At the Thomas Jefferson University, Philadelphia, doctors have produced a vaccine formed from the patient's own de-activated tumour cells, coupled with a chemical compound. In a study of 47 patients, with malignant melanoma which had spread to the lymph nodes, 60 per cent were disease-free after three years, compared with only 20 per cent of those who had not been given the vaccine.
At Glasgow University, dermatologists are testing a vaccine known as GD3. These antigens are produced in greater quantities by melanoma tumours than by normal cells.

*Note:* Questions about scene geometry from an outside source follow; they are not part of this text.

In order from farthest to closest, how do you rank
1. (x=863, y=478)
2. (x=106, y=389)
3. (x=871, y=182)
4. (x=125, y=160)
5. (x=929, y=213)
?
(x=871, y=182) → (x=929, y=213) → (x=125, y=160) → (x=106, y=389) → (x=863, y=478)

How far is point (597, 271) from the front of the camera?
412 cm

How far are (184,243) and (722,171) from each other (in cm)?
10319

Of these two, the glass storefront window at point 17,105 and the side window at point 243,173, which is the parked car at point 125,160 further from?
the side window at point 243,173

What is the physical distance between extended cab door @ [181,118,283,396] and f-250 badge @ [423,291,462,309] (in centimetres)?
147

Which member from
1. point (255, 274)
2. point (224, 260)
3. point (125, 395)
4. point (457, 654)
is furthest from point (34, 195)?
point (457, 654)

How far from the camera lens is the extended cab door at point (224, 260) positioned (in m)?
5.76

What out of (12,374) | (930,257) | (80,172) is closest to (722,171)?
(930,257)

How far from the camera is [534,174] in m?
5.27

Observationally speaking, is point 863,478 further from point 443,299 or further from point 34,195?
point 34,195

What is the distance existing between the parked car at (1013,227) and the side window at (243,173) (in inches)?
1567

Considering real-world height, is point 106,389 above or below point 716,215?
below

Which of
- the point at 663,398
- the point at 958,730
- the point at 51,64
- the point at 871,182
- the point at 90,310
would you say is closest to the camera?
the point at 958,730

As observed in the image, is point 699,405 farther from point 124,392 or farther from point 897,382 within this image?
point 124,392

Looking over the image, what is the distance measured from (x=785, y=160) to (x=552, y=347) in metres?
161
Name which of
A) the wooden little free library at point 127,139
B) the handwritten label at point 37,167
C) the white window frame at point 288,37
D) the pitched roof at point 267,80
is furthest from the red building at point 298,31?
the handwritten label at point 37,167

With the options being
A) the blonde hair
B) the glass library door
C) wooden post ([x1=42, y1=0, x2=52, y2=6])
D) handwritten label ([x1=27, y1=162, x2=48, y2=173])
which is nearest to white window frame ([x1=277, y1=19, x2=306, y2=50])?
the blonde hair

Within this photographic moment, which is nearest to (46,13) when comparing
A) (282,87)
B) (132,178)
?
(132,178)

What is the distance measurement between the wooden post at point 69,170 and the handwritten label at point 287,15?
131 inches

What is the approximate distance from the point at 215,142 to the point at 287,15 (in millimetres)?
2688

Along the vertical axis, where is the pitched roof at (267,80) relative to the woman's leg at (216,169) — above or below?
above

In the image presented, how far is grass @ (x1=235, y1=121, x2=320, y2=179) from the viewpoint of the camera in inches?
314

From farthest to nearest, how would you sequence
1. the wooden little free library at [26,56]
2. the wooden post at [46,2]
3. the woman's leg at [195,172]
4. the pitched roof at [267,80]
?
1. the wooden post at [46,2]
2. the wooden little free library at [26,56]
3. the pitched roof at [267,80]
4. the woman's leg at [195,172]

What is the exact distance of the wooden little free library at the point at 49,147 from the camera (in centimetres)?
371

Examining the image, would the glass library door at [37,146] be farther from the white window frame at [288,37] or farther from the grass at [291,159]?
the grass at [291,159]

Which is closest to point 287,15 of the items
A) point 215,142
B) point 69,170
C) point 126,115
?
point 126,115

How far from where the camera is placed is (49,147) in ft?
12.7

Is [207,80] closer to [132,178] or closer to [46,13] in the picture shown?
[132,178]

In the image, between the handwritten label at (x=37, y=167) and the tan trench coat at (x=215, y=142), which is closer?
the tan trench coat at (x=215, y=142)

By giving patients a purified form of these antigens, it is hoped that they will produce antibodies to their tumours.
All these vaccines are very much at the experimental stage, however. For the time being at least, doctors agree that the emphasis must be on prevention, rather than cure. I will know that people are changing their attitude and things are improving, when, on my family's return from our annual trip to Florida, instead of everyone greeting my husband with the words: 'My goodness, aren't you wonderfully brown,' as he usually is, they greet me with the words: 'My goodness, aren't you wonderfully white,' which I usually am.-
WHEN IS A MOLE NOT A MOLE?
A checklist to identify malignant melanoma
ITCH: This symptom is common to all melanomas, but early melanomas are not painful.
SIZE: Most melanomas have reached 1cm before they are recognised, whereas most benign moles are smaller. Larger moles, however, can be of the congenital type, which some people are born with or which develop shortly after birth; these are no cause for concern.
INCREASING SIZE: If a mole is growing in someone over 35 years old, it is likely to be melanoma, because benign moles tend not to grow after that age. In the teens or twenties, new moles are quite likely to appear and grow.
SHAPE: Most melanomas have an irregular outline, sometimes with a notch in them.
COLOUR VARIATION: The majority show a lot of pigment variation and speckling.
INFLAMMATION: Many early melanomas have a red inflammatory flare around the edge.
CRUSTING OR BLEEDING: Slight oozing, causing crusting, is very common. Adults often first seek help when this oozing causes clothing to stick to the skin.
If four out of seven features on this checklist, drawn up by Professor MacKie of Glasgow University, are present, then the diagnosis is positive in more than 90 per cent of cases.